● **Assigned task 1**
According to the passage on Gemfields' 2019 results, why can the company not be certain its ruby and emerald auctions will take place in the coming months?
● **Assigned task 2**
List every dollar amount that appears in the passage on Gemfields' 2019 results, with what each one refers to.

● **Supplied passage**
Precious gemstones miner Gemfields (LON: GEM) said on Tuesday that it expected to record $39.1 million in net profit after tax for 2019, compared to a net loss of $60.4 million in the previous year.
The company, which returned to trading on the AIM — the London Stock Exchange’s market for juniors — last month, also said it wasn’t sure whether scheduled auctions will take place in 2020 due to coronavirus.
“Due to the current global travel restrictions, the company cannot be certain when or if the ruby and emerald auctions scheduled for the coming months will take place,” it said.
Gemfields said its Montepuez mine in Mozambique, the world’s richest known ruby deposit, generated revenue of almost $122 million in 2019 versus $127.1 million the previous year. Kagem emerald mine, in Zambia, recorded $79 million in revenue last year, up from $60.3 million in 2018.
One of the reasons behind the company’s improved performance is the recent suspension of a 15% export duty by Zambia, which resulted in an impairment reversal of $21.6 million against Kagem, which provides more than one-fifth of the world’s emeralds.

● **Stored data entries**
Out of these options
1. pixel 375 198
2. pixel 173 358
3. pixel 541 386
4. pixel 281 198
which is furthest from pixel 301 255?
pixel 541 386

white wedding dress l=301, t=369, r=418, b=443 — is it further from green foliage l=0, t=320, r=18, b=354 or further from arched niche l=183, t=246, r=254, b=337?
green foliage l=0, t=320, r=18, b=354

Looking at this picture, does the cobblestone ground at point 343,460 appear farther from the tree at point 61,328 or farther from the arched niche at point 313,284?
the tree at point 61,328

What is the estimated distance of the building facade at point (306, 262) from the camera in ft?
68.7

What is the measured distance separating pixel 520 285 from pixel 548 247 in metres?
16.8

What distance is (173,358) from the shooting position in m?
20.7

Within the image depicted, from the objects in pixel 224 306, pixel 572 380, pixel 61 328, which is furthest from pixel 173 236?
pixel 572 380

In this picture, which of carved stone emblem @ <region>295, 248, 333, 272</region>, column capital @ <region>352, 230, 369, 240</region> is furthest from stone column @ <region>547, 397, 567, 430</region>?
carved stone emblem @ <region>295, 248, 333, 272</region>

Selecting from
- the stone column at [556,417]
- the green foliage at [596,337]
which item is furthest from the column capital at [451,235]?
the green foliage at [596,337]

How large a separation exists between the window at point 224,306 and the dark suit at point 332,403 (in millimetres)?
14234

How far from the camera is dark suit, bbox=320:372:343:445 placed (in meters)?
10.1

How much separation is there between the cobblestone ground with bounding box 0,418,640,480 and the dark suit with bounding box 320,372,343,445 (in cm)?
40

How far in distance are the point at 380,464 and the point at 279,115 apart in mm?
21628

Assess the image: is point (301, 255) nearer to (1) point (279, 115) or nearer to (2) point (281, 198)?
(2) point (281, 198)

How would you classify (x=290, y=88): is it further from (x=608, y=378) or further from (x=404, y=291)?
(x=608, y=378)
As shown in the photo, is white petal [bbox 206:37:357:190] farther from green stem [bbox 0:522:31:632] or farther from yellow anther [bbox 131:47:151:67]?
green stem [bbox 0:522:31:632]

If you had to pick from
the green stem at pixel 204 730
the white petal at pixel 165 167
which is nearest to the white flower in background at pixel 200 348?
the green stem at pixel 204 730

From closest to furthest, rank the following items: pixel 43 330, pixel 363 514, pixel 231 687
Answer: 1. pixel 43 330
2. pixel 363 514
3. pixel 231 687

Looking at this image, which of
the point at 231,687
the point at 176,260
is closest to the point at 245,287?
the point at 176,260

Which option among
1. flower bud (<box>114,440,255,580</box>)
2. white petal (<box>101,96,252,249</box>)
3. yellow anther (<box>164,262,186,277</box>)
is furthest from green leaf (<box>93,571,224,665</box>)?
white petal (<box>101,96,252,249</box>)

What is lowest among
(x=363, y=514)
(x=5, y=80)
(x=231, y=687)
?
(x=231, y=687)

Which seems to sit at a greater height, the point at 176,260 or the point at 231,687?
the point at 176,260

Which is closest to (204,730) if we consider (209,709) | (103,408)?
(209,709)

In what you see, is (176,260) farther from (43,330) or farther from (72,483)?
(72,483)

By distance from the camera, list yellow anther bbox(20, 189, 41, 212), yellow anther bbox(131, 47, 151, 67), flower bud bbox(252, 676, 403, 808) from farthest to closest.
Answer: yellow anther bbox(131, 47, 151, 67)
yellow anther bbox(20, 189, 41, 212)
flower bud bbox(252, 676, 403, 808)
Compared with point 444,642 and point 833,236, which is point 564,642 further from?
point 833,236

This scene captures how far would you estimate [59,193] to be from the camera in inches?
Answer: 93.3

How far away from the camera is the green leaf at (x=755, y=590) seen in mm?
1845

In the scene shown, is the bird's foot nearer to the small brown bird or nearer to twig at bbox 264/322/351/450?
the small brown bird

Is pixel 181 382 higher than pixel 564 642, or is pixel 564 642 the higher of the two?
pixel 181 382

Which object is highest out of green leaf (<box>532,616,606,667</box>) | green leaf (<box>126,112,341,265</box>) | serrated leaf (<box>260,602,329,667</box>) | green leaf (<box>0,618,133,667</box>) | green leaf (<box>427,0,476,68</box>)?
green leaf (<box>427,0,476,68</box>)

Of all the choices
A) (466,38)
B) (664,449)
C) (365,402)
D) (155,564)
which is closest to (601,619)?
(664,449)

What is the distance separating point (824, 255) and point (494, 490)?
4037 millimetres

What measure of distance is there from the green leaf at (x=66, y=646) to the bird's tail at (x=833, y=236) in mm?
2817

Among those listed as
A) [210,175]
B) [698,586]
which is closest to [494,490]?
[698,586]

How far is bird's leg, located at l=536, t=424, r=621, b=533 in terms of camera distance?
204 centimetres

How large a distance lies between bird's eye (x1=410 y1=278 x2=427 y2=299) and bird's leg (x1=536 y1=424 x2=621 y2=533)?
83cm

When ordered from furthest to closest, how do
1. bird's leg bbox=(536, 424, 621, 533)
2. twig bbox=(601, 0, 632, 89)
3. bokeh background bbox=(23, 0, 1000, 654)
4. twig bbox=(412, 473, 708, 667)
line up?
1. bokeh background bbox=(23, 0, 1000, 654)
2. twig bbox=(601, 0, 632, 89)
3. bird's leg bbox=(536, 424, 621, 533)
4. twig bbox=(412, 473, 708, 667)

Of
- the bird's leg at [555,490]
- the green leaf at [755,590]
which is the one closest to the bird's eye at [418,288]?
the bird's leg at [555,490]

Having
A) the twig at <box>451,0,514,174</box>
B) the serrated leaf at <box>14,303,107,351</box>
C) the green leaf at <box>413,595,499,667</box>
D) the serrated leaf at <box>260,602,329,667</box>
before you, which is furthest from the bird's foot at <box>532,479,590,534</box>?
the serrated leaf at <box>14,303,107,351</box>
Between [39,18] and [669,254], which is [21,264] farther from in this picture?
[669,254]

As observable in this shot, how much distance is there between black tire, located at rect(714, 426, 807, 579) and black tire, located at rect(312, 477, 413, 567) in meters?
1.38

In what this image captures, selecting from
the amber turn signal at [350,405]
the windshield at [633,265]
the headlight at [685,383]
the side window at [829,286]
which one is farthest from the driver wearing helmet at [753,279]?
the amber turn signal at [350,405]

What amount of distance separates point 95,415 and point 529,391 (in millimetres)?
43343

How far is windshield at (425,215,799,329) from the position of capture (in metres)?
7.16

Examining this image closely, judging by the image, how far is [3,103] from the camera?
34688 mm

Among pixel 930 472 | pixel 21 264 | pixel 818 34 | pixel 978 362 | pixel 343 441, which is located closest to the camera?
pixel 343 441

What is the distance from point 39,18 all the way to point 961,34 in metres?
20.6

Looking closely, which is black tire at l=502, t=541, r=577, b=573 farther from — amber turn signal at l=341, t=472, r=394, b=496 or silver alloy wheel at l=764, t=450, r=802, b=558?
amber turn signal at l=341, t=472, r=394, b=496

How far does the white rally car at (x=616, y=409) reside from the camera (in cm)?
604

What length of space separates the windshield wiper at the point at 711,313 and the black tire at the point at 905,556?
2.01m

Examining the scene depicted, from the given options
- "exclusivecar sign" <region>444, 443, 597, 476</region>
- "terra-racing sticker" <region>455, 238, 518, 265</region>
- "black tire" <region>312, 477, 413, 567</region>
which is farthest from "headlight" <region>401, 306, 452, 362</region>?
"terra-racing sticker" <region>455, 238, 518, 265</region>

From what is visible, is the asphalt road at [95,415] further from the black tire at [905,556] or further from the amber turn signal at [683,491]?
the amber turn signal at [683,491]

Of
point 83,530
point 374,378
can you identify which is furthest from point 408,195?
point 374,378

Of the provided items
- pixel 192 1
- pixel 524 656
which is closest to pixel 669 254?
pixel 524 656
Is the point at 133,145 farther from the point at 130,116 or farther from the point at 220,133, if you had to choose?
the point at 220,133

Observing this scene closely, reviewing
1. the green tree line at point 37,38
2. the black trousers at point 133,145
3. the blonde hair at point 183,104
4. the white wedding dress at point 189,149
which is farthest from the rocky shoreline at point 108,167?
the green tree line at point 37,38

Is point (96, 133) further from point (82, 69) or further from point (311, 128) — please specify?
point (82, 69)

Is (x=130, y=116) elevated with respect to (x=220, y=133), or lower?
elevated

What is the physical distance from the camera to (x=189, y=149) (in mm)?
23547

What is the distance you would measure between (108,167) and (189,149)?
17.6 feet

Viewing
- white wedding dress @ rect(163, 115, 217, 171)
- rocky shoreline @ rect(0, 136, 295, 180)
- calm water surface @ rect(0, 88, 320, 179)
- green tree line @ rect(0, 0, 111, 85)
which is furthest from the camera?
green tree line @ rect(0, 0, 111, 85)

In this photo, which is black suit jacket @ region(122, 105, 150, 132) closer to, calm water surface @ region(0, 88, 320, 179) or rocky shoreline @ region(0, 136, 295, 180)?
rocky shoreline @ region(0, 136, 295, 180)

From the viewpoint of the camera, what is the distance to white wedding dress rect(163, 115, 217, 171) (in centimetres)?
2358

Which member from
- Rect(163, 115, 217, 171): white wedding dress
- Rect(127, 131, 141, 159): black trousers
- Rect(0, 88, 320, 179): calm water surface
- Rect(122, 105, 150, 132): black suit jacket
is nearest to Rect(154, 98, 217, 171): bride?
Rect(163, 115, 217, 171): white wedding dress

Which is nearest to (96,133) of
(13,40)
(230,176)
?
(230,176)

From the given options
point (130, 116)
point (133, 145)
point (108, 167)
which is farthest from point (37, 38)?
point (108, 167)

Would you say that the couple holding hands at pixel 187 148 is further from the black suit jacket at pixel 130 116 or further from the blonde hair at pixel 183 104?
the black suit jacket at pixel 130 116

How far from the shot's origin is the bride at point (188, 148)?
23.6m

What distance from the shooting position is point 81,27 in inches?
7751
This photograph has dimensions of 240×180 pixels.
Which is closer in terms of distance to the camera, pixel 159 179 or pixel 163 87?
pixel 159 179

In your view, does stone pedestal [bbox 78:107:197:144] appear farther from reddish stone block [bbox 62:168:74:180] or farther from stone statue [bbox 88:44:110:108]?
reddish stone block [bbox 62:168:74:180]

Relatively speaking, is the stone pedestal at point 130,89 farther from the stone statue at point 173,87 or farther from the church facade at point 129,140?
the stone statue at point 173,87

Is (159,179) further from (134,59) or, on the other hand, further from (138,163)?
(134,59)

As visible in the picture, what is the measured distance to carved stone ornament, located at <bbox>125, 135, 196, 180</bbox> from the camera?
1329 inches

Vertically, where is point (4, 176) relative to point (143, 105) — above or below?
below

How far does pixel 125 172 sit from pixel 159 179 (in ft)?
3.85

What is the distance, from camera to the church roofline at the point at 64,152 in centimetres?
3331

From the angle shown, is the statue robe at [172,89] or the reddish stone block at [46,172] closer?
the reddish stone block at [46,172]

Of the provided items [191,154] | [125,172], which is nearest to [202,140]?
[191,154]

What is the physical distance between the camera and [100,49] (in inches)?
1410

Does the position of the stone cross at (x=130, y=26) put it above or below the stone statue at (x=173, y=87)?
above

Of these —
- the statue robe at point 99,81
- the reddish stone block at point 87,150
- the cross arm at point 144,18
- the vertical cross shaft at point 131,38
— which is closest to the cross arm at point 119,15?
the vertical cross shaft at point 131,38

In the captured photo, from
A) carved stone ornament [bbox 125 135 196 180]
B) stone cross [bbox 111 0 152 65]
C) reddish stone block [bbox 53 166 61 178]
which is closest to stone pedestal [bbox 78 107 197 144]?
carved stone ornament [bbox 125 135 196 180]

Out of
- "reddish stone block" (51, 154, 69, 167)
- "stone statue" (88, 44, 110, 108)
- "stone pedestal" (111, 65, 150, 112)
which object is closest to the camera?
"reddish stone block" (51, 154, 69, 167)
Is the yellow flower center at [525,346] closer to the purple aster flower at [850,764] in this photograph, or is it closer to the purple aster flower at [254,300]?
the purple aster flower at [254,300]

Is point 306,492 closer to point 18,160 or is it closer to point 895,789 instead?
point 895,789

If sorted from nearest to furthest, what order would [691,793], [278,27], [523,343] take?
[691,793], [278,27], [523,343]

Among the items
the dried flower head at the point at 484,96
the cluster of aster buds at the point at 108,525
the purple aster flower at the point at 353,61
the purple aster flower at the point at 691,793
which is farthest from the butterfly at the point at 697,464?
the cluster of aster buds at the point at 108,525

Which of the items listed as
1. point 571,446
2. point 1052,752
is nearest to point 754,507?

● **Expected answer 1**
Current global travel restrictions linked to the coronavirus make the company uncertain when or if the scheduled auctions will be held.

● **Expected answer 2**
- $39.1 million: expected net profit after tax for 2019
- $60.4 million: net loss in the previous year
- Almost $122 million: Montepuez mine revenue in 2019
- $127.1 million: Montepuez mine revenue the previous year
- $79 million: Kagem emerald mine revenue last year
- $60.3 million: Kagem emerald mine revenue in 2018
- $21.6 million: impairment reversal against Kagem after Zambia suspended its 15% export duty